The 'me' generation
Does money cause conflicts in your house? Recent research shows that just having a dollar sign appear on a computer screen makes people think more individualistically.
So how do we counter this tendency towards a self-interested outlook? How can we help create moments where our children are required to think and act more communally and co-operatively?
If parents are confronted with two kids squabbling over sharing something – a bottle of bubbles, for example – we often can’t think past the goal of stopping the bickering. So we solve the problem by buying bubbles for each child. Unfortunately, this quick fix promotes an “every kid for themself” attitude rather than a “one for all – all for one” co-operative outlook. By making sure each child has their own everything, we miss an important learning opportunity in sharing and the need to get along.

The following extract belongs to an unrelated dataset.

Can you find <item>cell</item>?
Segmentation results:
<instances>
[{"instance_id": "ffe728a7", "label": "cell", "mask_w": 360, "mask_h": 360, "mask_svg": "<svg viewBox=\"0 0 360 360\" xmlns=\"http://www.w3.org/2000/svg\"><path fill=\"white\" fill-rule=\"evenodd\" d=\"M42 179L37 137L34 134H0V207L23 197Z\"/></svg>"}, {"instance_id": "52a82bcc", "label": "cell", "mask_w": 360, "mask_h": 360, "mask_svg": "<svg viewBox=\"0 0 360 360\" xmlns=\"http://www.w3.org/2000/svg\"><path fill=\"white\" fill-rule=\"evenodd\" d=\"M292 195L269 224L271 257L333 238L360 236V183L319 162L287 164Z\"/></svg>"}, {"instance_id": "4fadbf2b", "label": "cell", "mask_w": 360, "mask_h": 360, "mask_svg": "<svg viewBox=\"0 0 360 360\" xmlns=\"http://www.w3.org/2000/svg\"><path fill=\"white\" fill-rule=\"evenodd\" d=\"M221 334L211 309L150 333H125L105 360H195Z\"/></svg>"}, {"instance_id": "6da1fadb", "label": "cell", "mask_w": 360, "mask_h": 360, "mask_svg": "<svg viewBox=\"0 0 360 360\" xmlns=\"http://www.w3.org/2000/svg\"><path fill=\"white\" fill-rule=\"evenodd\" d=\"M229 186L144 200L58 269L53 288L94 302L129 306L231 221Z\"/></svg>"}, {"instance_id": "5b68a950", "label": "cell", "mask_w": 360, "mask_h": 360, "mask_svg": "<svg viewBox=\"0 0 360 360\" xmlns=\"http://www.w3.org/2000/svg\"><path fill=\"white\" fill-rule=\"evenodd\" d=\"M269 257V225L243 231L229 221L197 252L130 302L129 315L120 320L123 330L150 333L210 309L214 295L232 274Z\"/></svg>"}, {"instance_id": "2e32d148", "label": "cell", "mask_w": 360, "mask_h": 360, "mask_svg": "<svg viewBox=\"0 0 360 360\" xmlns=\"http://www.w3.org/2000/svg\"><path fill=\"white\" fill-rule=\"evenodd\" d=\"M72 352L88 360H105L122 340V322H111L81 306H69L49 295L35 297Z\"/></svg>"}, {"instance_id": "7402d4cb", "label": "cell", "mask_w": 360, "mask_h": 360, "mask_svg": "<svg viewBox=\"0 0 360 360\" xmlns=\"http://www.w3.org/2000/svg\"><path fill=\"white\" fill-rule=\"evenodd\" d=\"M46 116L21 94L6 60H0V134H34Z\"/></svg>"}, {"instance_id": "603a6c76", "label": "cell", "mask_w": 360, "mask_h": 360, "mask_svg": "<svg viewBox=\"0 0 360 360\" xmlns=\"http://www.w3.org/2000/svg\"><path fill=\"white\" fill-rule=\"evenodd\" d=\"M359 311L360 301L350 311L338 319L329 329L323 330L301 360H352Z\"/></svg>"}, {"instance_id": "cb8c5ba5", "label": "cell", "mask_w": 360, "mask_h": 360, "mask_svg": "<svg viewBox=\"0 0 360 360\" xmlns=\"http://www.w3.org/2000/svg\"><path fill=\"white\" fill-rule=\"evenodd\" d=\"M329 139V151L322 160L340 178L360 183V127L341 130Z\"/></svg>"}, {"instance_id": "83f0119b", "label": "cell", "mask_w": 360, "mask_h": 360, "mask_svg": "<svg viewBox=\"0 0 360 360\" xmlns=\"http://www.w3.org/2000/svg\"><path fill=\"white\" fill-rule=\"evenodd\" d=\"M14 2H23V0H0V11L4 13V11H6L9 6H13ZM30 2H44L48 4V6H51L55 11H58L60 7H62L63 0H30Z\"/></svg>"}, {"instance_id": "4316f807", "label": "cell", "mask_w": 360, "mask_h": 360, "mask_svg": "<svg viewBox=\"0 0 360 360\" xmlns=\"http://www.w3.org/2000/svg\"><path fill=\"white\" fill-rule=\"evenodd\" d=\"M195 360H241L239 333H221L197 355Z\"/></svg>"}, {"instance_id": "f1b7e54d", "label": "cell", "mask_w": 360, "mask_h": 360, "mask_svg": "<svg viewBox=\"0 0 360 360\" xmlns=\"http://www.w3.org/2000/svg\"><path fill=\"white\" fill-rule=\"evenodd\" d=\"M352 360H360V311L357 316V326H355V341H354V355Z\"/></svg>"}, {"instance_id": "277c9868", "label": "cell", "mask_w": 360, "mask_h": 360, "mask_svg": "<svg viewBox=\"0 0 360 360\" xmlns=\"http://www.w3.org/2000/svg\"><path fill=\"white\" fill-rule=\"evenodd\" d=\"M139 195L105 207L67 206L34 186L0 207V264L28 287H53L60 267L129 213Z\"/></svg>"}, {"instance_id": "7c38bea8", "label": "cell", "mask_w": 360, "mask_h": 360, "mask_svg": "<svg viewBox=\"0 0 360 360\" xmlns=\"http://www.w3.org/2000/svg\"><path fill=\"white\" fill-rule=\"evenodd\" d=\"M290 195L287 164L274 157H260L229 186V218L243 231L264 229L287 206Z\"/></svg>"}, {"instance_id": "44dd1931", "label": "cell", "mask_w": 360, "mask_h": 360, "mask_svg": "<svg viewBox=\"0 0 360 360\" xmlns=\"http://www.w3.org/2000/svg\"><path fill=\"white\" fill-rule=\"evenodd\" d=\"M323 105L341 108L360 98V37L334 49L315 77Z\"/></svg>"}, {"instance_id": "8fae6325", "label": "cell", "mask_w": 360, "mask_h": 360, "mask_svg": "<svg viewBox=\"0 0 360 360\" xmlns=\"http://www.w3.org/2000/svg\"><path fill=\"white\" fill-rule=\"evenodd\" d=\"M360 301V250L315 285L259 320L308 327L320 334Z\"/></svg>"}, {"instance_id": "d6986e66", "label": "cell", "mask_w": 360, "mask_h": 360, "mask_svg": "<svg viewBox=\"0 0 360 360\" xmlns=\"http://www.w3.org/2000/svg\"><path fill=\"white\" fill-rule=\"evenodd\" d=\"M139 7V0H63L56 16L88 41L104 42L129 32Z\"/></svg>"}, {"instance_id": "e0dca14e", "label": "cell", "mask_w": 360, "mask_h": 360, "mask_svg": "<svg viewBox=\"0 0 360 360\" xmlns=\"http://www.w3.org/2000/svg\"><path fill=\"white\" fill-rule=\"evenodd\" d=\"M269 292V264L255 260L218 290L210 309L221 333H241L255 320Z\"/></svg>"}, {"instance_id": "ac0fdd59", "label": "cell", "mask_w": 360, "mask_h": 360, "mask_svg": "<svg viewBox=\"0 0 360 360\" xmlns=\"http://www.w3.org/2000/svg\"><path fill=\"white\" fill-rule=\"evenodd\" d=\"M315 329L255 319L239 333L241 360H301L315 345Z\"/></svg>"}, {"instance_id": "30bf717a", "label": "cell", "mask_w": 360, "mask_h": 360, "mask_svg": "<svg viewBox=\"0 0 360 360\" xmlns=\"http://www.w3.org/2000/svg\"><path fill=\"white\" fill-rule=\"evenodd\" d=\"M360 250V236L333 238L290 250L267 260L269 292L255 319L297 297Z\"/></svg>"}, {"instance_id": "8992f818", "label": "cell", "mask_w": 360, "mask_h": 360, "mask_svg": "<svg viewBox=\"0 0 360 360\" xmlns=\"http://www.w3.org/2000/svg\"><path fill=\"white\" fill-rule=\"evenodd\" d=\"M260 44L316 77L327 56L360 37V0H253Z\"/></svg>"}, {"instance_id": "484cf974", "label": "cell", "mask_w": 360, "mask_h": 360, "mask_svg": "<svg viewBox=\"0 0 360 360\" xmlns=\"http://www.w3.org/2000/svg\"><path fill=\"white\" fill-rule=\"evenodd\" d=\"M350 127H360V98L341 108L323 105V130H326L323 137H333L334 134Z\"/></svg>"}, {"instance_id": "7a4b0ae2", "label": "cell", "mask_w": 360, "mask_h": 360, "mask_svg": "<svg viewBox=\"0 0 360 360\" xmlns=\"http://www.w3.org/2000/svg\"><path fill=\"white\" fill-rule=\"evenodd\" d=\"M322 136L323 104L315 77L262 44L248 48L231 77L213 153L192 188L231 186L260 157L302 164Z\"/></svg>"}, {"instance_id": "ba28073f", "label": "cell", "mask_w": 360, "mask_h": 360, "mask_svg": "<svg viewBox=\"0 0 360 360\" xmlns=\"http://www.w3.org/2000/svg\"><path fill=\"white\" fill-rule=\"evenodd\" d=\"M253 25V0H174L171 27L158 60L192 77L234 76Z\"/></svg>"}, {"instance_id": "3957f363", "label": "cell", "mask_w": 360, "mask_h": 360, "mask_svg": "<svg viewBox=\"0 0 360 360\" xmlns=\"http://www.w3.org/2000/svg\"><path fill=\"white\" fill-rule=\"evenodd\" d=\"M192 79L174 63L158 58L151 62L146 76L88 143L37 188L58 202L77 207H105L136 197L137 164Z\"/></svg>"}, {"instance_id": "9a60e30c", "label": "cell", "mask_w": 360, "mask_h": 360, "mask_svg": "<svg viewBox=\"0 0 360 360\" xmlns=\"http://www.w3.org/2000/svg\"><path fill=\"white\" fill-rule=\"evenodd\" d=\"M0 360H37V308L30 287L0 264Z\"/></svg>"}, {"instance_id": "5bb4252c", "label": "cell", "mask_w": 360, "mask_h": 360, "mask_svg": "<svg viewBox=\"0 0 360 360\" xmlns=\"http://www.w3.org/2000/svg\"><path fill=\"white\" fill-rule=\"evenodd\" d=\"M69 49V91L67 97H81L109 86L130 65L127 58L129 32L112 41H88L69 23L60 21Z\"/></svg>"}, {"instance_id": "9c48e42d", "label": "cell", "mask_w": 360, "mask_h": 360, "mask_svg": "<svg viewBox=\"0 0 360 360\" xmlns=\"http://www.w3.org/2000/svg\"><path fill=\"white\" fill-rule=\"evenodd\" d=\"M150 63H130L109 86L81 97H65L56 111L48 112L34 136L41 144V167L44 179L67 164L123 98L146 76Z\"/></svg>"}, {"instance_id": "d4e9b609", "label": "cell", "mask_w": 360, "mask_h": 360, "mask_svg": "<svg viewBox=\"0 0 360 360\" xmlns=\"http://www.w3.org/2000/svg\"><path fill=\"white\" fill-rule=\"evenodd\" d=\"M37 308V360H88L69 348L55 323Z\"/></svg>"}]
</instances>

I remember one day when my girls were young and they were flipping through the toy catalogue together. They discovered a remote-operated car set they both wanted. Full of excitement, they asked how much it cost. I watched their faces drop with the disappointing reality that neither of them had enough money to buy it.

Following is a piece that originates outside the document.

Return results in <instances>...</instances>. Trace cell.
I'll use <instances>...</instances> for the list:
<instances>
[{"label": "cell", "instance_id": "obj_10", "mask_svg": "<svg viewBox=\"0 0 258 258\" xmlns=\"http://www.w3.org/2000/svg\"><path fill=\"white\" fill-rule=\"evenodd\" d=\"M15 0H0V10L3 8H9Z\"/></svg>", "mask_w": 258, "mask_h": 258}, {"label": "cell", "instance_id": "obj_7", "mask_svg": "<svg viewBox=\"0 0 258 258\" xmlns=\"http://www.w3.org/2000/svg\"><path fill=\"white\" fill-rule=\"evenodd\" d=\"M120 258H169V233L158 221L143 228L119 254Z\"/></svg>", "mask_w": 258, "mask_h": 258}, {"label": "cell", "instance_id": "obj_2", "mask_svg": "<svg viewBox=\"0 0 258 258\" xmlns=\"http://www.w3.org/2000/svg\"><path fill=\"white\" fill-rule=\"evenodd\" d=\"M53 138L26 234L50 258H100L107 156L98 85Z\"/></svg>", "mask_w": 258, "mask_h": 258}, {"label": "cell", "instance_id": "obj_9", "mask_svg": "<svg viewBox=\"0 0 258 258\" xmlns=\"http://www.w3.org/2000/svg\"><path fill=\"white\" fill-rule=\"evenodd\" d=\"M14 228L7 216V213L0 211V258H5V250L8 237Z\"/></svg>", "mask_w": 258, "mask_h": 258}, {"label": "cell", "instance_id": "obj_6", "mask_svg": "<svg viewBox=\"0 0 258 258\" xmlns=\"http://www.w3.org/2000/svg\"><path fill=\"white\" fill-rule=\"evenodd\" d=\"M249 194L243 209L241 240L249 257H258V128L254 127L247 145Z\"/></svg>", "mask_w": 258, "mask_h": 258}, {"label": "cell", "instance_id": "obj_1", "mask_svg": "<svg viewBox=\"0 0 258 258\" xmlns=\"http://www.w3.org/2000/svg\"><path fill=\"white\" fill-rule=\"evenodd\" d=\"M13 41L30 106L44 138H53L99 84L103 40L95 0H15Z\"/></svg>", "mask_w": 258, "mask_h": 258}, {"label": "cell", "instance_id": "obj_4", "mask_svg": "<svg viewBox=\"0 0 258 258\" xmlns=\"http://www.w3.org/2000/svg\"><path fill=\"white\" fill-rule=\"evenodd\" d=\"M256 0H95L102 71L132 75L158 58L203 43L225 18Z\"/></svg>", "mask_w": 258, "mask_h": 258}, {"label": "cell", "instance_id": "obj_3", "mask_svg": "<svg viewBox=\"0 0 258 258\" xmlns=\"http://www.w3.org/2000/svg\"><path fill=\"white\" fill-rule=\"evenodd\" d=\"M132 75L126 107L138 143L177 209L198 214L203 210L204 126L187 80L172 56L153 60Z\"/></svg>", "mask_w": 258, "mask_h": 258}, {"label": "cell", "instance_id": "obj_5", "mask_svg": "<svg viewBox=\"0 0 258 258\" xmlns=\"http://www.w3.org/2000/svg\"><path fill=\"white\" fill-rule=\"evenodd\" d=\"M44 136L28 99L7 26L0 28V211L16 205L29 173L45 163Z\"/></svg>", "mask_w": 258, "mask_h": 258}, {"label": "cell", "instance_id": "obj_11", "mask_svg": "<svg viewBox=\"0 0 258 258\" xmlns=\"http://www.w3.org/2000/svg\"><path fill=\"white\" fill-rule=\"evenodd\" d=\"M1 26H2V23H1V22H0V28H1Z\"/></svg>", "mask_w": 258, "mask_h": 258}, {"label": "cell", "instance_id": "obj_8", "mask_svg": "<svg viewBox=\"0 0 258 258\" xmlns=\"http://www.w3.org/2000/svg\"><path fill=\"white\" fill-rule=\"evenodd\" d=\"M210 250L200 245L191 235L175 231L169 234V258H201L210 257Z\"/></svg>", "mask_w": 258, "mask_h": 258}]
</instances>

But wait, maybe there was a solution. I suggested the girls pool their money and buy the cars together.
By sharing the cost, my daughters were given an opportunity to learn that they could do together what neither could do alone. They needed one another. They also discovered that, if you want to share with someone, you’d better remain on good terms. Ah ha! New reasons for getting along were becoming apparent to them.

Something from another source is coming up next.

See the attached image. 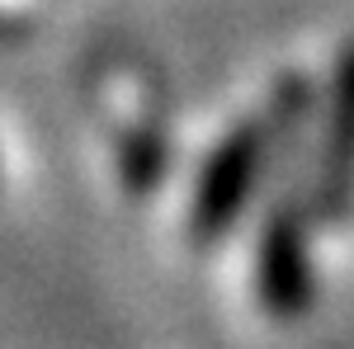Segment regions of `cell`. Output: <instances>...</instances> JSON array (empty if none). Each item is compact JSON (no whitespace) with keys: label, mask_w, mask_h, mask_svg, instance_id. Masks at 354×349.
Segmentation results:
<instances>
[{"label":"cell","mask_w":354,"mask_h":349,"mask_svg":"<svg viewBox=\"0 0 354 349\" xmlns=\"http://www.w3.org/2000/svg\"><path fill=\"white\" fill-rule=\"evenodd\" d=\"M312 175H274V198L255 236V297L274 321H302L317 302V265H312Z\"/></svg>","instance_id":"cell-1"},{"label":"cell","mask_w":354,"mask_h":349,"mask_svg":"<svg viewBox=\"0 0 354 349\" xmlns=\"http://www.w3.org/2000/svg\"><path fill=\"white\" fill-rule=\"evenodd\" d=\"M274 175V133L265 113H245L208 147L189 194V241L213 250L250 213L260 185Z\"/></svg>","instance_id":"cell-2"},{"label":"cell","mask_w":354,"mask_h":349,"mask_svg":"<svg viewBox=\"0 0 354 349\" xmlns=\"http://www.w3.org/2000/svg\"><path fill=\"white\" fill-rule=\"evenodd\" d=\"M307 175H312L317 222L345 227L354 217V38L330 62Z\"/></svg>","instance_id":"cell-3"}]
</instances>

My girls also learned about the responsibility of joint ownership and the rules of fair sharing. I am not saying it was easy. I heard lots of moaning to the tune of “Hey, it’s my turn now – I own that too!” I accepted that this was part of the educational experience as they worked together to resolve their conflicts.
By sharing, kids learn important lessons of co-operation, which counter the tendency to be self-interested. Being tied together in joint ownership requires them to work as a team instead of being at cross purposes. That is what early training in co-operation is all about.